The Points of Light Foundation often underwrote Keup’s travel to national volunteer conferences, she said. At one of the conferences, in Florida, Keup met President George H.W. Bush, who spoke at the conference. Bush talked about the need to serve others in the community and how he appreciated the work of volunteers.

“He (Bush) showed a sincere interest in what we were doing and I was very happy to personally thank him for the many ways his vision had changed so many lives in our area,” said Keup, who now lives in North Carolina.

“President Bush was the epitome of what we should expect from our leaders. His vision was similar to John F. Kennedy’s, in that he didn’t ask what our country could do for him; he strived to see what he could do for our country,” Keup said.
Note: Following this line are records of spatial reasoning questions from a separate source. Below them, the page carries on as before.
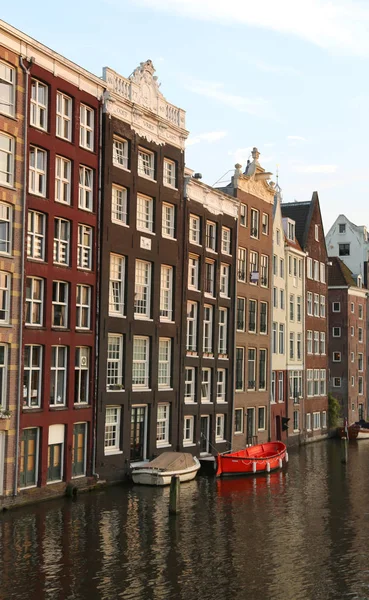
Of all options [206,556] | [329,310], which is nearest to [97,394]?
[206,556]

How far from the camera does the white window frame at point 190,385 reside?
5359cm

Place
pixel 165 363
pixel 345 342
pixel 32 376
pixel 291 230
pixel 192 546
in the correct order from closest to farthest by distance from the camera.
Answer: pixel 192 546 → pixel 32 376 → pixel 165 363 → pixel 291 230 → pixel 345 342

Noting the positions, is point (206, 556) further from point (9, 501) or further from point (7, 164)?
point (7, 164)

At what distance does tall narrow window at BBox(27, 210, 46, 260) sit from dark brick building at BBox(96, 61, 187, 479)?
5.03 meters

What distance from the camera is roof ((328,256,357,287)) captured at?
9181 cm

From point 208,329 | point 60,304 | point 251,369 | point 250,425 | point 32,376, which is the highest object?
point 60,304

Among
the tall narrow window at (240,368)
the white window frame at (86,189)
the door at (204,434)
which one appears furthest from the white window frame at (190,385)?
the white window frame at (86,189)

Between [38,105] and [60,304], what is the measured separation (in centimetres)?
964

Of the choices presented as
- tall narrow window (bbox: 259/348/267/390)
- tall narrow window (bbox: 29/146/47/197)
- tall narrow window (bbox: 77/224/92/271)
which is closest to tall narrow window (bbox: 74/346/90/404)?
tall narrow window (bbox: 77/224/92/271)

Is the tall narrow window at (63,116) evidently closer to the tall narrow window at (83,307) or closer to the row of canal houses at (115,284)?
the row of canal houses at (115,284)

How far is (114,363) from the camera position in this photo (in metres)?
45.3

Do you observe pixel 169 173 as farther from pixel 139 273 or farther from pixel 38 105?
pixel 38 105

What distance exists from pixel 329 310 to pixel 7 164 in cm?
6030

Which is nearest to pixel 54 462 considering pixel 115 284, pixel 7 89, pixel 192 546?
pixel 115 284
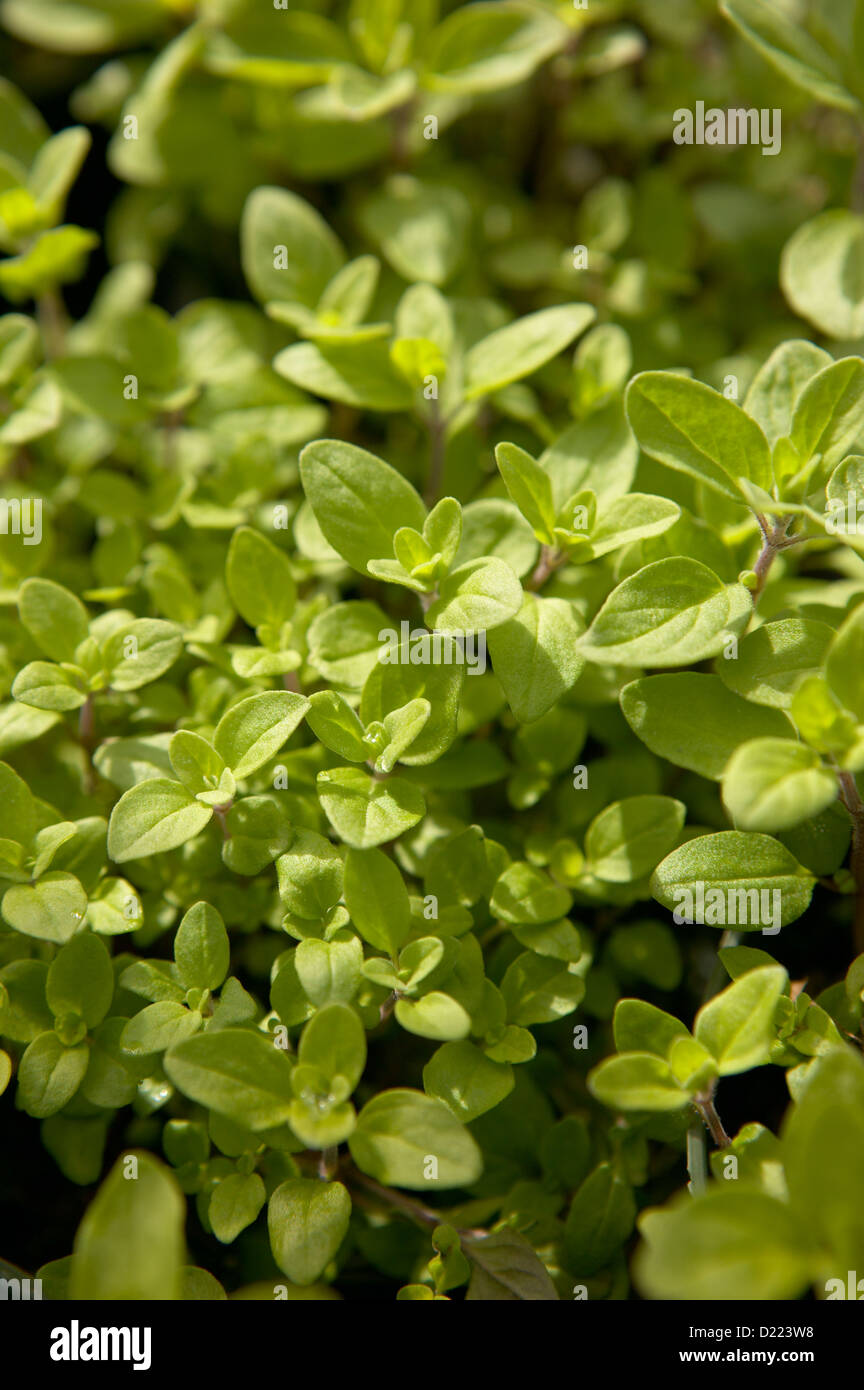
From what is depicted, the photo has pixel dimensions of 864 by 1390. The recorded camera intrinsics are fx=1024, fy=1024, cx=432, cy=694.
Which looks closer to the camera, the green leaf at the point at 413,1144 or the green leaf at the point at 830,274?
the green leaf at the point at 413,1144

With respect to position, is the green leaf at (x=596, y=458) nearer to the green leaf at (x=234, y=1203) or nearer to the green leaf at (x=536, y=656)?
the green leaf at (x=536, y=656)

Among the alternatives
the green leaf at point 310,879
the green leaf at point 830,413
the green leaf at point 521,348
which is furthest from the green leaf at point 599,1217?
Result: the green leaf at point 521,348

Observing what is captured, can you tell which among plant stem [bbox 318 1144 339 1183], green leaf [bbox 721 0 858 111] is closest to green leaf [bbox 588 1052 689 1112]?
plant stem [bbox 318 1144 339 1183]

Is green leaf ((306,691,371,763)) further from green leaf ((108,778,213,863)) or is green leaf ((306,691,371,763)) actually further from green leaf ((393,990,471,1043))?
green leaf ((393,990,471,1043))

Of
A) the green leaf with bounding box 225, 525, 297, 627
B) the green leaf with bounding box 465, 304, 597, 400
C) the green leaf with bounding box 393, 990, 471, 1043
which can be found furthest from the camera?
the green leaf with bounding box 465, 304, 597, 400

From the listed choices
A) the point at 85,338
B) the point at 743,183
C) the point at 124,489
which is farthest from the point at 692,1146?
the point at 743,183

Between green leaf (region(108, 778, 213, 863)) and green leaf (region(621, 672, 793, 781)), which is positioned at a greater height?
green leaf (region(621, 672, 793, 781))
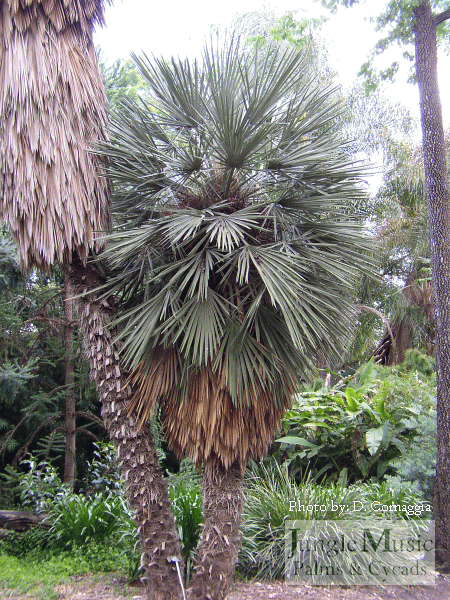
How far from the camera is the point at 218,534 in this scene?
12.3ft

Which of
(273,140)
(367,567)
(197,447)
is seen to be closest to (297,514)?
(367,567)

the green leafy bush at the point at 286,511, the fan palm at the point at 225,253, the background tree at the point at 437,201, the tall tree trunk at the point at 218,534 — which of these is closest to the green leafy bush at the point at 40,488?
the green leafy bush at the point at 286,511

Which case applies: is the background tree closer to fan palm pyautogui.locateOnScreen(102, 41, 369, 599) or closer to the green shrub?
fan palm pyautogui.locateOnScreen(102, 41, 369, 599)

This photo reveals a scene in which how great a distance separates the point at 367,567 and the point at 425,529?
0.90 metres

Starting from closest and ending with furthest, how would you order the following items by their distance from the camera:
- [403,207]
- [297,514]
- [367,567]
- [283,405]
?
[283,405], [367,567], [297,514], [403,207]

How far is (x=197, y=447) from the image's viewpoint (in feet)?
12.1

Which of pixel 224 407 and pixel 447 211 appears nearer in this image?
pixel 224 407

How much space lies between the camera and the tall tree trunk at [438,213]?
198 inches

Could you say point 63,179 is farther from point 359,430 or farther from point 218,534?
point 359,430

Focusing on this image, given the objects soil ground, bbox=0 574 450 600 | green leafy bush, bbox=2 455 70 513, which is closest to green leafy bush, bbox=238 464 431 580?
soil ground, bbox=0 574 450 600

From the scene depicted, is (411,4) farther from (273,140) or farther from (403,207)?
(403,207)

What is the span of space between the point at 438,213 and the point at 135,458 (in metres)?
4.30

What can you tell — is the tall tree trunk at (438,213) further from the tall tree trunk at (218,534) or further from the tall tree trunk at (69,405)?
the tall tree trunk at (69,405)

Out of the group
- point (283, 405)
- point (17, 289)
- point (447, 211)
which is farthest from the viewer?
point (17, 289)
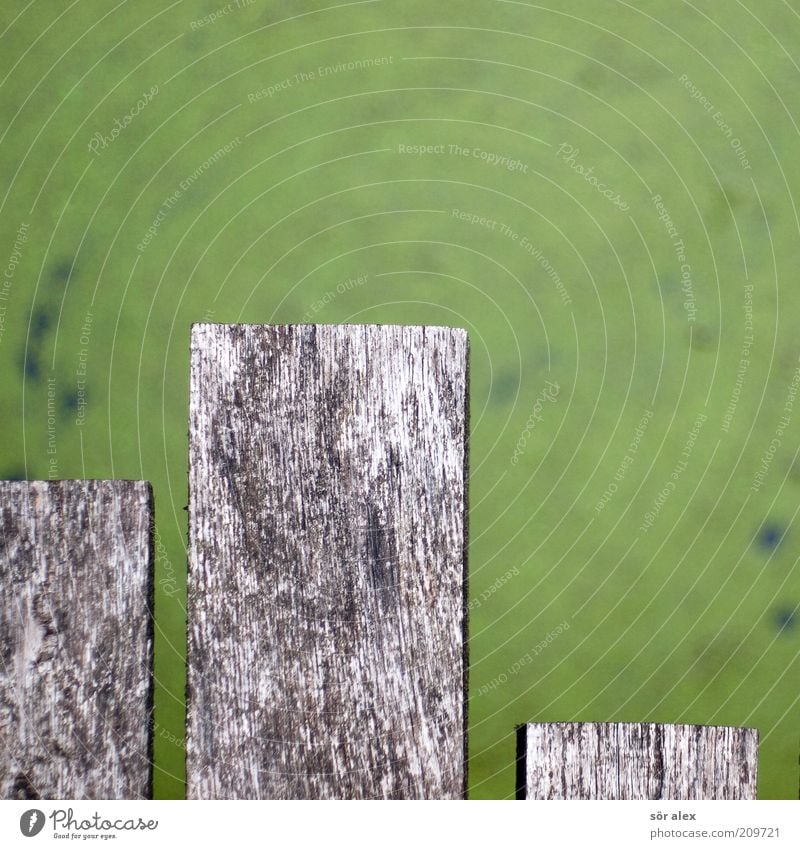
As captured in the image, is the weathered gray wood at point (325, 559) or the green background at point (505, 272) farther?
the green background at point (505, 272)

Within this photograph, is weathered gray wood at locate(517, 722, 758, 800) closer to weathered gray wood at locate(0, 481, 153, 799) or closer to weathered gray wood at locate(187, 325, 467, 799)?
weathered gray wood at locate(187, 325, 467, 799)

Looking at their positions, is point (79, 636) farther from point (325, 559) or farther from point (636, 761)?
point (636, 761)

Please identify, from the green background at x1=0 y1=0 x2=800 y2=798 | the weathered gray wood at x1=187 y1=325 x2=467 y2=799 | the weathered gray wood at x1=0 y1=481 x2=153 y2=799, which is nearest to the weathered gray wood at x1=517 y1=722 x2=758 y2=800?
the weathered gray wood at x1=187 y1=325 x2=467 y2=799

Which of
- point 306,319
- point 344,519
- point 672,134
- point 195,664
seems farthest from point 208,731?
point 672,134
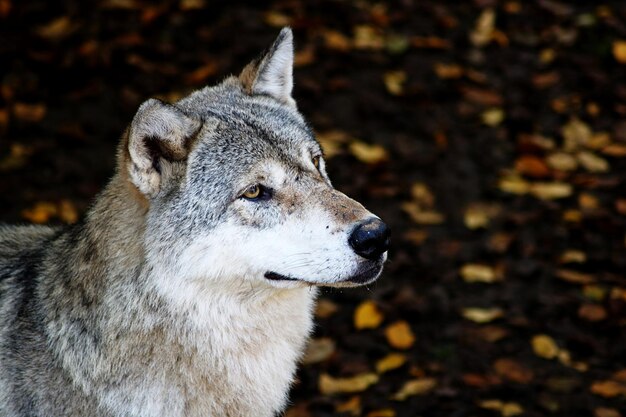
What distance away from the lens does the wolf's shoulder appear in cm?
445

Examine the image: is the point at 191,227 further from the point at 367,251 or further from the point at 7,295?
the point at 7,295

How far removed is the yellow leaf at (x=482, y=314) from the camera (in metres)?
6.29

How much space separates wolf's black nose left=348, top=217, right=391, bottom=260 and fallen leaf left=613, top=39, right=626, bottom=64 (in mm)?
6343

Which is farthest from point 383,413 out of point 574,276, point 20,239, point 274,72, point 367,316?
point 20,239

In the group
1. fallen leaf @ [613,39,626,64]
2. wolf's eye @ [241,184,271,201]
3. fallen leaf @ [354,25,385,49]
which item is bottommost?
wolf's eye @ [241,184,271,201]

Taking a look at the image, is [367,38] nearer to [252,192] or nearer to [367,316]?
[367,316]

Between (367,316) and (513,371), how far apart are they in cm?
122

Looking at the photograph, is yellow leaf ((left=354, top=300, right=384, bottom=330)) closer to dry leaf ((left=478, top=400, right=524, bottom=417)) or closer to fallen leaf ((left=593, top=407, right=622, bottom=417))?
dry leaf ((left=478, top=400, right=524, bottom=417))

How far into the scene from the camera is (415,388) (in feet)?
18.7

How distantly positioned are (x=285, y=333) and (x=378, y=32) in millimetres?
5855

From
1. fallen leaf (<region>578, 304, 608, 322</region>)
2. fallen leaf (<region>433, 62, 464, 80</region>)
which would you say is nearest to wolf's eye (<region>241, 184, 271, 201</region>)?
fallen leaf (<region>578, 304, 608, 322</region>)

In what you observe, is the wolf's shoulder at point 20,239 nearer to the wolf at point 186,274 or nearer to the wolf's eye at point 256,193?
the wolf at point 186,274

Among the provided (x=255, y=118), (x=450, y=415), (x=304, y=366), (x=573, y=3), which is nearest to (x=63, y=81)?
(x=304, y=366)

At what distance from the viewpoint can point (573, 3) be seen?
31.4 ft
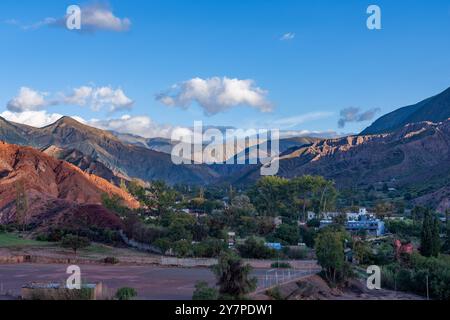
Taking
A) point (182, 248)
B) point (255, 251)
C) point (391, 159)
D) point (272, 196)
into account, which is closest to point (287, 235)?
point (255, 251)

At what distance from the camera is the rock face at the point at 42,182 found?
A: 3278 inches

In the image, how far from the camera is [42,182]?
98750mm

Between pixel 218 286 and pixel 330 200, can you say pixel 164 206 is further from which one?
pixel 218 286

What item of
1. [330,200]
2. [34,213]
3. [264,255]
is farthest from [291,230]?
[34,213]

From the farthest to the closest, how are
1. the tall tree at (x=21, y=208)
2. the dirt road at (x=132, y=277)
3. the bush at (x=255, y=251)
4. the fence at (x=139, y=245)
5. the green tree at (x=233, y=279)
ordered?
the tall tree at (x=21, y=208), the fence at (x=139, y=245), the bush at (x=255, y=251), the dirt road at (x=132, y=277), the green tree at (x=233, y=279)

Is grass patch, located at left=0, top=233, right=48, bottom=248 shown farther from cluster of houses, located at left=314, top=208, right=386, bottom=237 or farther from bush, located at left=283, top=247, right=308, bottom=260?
cluster of houses, located at left=314, top=208, right=386, bottom=237

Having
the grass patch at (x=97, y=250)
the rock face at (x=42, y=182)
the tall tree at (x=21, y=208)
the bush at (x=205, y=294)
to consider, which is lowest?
the grass patch at (x=97, y=250)

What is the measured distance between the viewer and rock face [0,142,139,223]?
8325 cm

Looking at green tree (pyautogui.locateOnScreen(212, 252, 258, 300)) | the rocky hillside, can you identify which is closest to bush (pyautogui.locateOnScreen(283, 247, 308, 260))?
green tree (pyautogui.locateOnScreen(212, 252, 258, 300))

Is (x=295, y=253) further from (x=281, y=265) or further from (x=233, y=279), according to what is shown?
(x=233, y=279)

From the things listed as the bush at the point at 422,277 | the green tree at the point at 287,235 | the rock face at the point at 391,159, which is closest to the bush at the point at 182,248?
the green tree at the point at 287,235

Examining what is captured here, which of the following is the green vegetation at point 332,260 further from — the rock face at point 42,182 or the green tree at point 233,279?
the rock face at point 42,182

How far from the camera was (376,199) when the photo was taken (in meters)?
124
“I sincerely hope that young people today take a lesson from his life, one that was so well lived. People like President Bush live on through the work they’ve done and we’ve all become the richer for it,” Keup said.

For many years in the local community, the Volunteer Action Center, with Jenny Keup as its founding director, served as the key connection point for both persons willing to serve as volunteers and organizations in our community needing volunteers, said Judy Sjostedt, executive director of the Parkersburg Area Community Foundation. VAC encouraged school-aged young people to volunteer as well as seniors and corporate individuals, she said.

The Parkersburg Area Community Foundation was privileged to join the VAC’s works both as a partner and funder for some of the organization’s projects and as a manager of its funds, Sjostedt said.

“Our organizations executed a variety of projects together over the years. We received two successive Points of Light Foundation ‘Service as a Strategy’ award grants that were funded through the Ford Foundation,” Sjostedt said.

Sjostedt attended the same conference as Keup in Florida where President George H.W. Bush spoke.

“What I recall most about President Bush is his manner; he was very personable, and affable. He made it a point to personally meet and speak with each of the volunteers and their organizations receiving awards. I was impressed by how approachable and encouraging of our work he was,” Sjostedt said.